Geometric Formalization of First-Order Stochastic Dominance in $N$ Dimensions: A Tractable Path to Multi-Dimensional Economic Decision Analysis
Jingyuan Li
TL;DR
This work addresses the challenge of formalizing multi-dimensional first-order stochastic dominance by introducing a geometric framework that uses survival probabilities in the upper-right orthant. Implemented in Lean 4 with Mathlib, it replaces measure-theoretic complexity with combinatorial, inclusion–exclusion constructions on hyperrectangles, yielding tractable equivalence results between geometric FSD and traditional utility-based FSD. The key contributions include the ND definitions (RVector, Icc_n, Ioo_n, indicatorUpperRightOrthant), the ND survival probability, and formal proofs translating orthant-indicator dominance into FSD, along with an extension pathway to general non-decreasing utilities. The framework enables verifiable analysis for multi-attribute economic problems—portfolio selection, risk management, and welfare analysis—and opens avenues for certified libraries, privacy guarantees, and AI systems that require rigorous, multi-dimensional decision guarantees.
Abstract
This paper introduces and formally verifies a novel geometric framework for first-order stochastic dominance (FSD) in $N$ dimensions using the Lean 4 theorem prover. Traditional analytical approaches to multi-dimensional stochastic dominance rely heavily on complex measure theory and multivariate calculus, creating significant barriers to formalization in proof assistants. Our geometric approach characterizes $N$-dimensional FSD through direct comparison of survival probabilities in upper-right orthants, bypassing the need for complex integration theory.
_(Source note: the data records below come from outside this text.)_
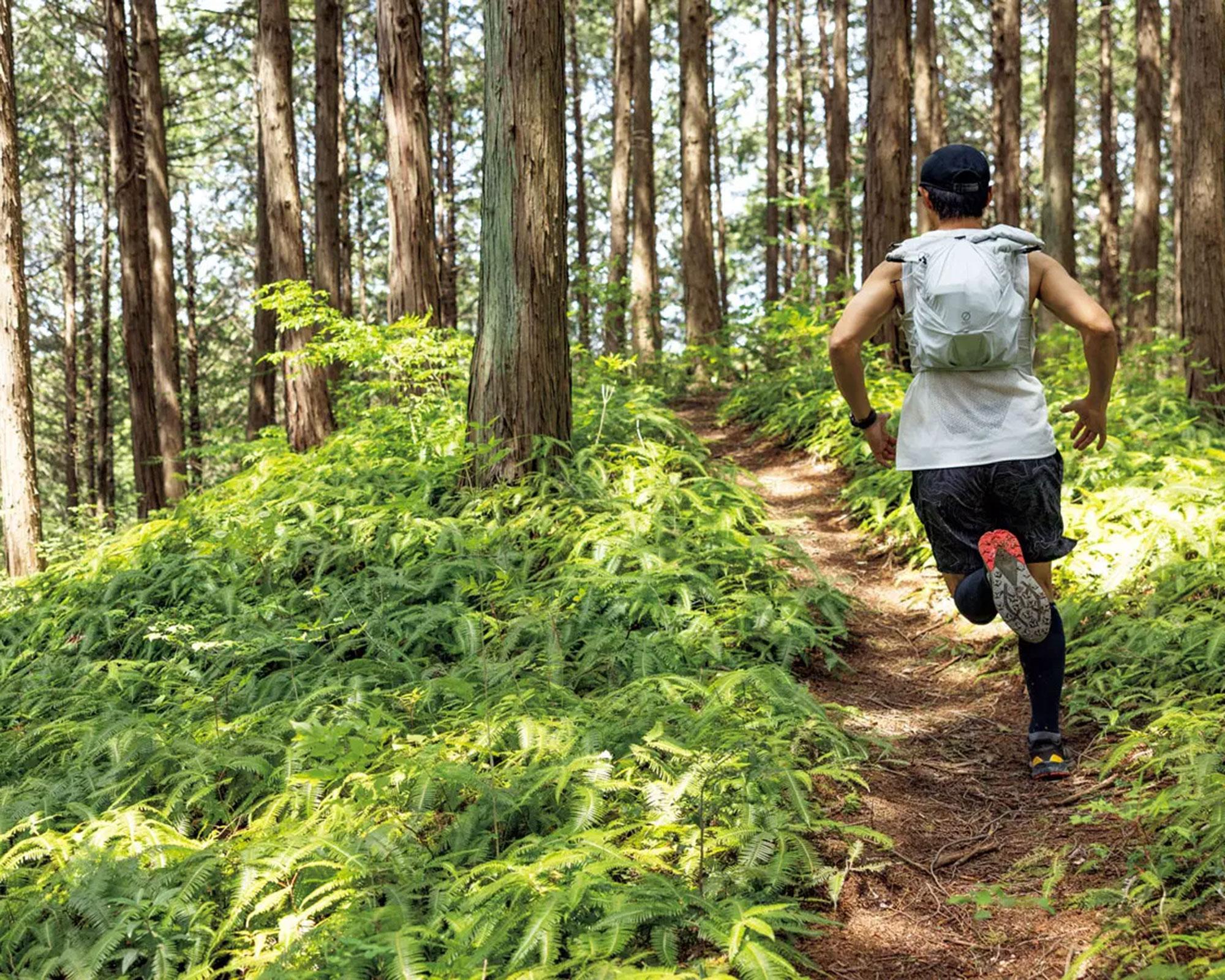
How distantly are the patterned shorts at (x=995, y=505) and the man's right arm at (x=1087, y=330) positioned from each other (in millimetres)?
185

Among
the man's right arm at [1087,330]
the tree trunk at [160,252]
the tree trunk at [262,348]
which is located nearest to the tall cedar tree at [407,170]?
the tree trunk at [262,348]

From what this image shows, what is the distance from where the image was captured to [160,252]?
14.9 meters

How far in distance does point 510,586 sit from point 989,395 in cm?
296

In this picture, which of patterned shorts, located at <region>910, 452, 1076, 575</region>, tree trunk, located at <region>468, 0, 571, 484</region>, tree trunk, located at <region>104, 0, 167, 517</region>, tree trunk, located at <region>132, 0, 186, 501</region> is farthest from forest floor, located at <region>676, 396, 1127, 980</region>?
tree trunk, located at <region>132, 0, 186, 501</region>

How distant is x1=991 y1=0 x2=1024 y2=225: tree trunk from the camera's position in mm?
17125

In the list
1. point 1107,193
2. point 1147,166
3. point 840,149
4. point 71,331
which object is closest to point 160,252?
point 71,331

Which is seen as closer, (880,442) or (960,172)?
(960,172)

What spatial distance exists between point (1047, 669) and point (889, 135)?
8.71m

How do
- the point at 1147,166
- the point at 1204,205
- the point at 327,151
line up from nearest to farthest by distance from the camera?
the point at 1204,205
the point at 327,151
the point at 1147,166

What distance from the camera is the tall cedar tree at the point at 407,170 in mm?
9719

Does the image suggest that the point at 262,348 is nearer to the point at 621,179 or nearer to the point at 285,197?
the point at 285,197

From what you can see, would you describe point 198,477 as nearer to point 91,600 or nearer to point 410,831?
point 91,600

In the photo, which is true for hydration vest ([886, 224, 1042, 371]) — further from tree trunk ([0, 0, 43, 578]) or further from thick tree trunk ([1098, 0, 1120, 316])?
thick tree trunk ([1098, 0, 1120, 316])

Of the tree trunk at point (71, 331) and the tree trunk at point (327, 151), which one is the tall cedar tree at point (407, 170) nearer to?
the tree trunk at point (327, 151)
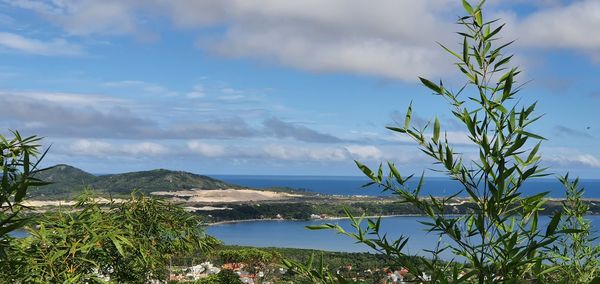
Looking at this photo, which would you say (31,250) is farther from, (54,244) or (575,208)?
(575,208)

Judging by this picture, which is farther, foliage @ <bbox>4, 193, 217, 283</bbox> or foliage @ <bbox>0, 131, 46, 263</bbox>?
foliage @ <bbox>4, 193, 217, 283</bbox>

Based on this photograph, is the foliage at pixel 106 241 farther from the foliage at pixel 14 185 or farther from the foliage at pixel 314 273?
the foliage at pixel 314 273

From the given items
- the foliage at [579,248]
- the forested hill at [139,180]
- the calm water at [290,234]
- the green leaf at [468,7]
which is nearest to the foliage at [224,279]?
the foliage at [579,248]

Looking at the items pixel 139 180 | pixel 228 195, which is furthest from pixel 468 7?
pixel 228 195

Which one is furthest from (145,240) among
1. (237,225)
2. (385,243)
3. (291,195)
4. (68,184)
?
(291,195)

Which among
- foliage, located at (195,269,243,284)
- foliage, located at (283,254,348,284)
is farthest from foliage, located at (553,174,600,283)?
foliage, located at (195,269,243,284)

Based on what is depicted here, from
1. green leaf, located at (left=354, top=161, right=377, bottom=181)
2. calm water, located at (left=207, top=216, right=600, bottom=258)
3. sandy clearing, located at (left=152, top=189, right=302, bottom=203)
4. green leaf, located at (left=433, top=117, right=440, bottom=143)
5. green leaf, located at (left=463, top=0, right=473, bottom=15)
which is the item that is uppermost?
green leaf, located at (left=463, top=0, right=473, bottom=15)

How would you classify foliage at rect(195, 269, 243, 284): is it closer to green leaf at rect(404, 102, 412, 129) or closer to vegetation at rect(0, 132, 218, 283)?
vegetation at rect(0, 132, 218, 283)

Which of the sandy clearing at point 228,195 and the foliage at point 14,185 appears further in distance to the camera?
the sandy clearing at point 228,195

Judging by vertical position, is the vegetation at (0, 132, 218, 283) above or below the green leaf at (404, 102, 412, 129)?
below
We formalize key definitions and prove the equivalence between traditional FSD requirements and our geometric characterization. This approach achieves a more tractable and intuitive path to formal verification while maintaining mathematical rigor. We demonstrate how this framework directly enables formal analysis of multi-dimensional economic problems in portfolio selection, risk management, and welfare analysis. The work establishes a foundation for further development of verified decision-making tools in economics and finance, particularly for high-stakes domains requiring rigorous guarantees.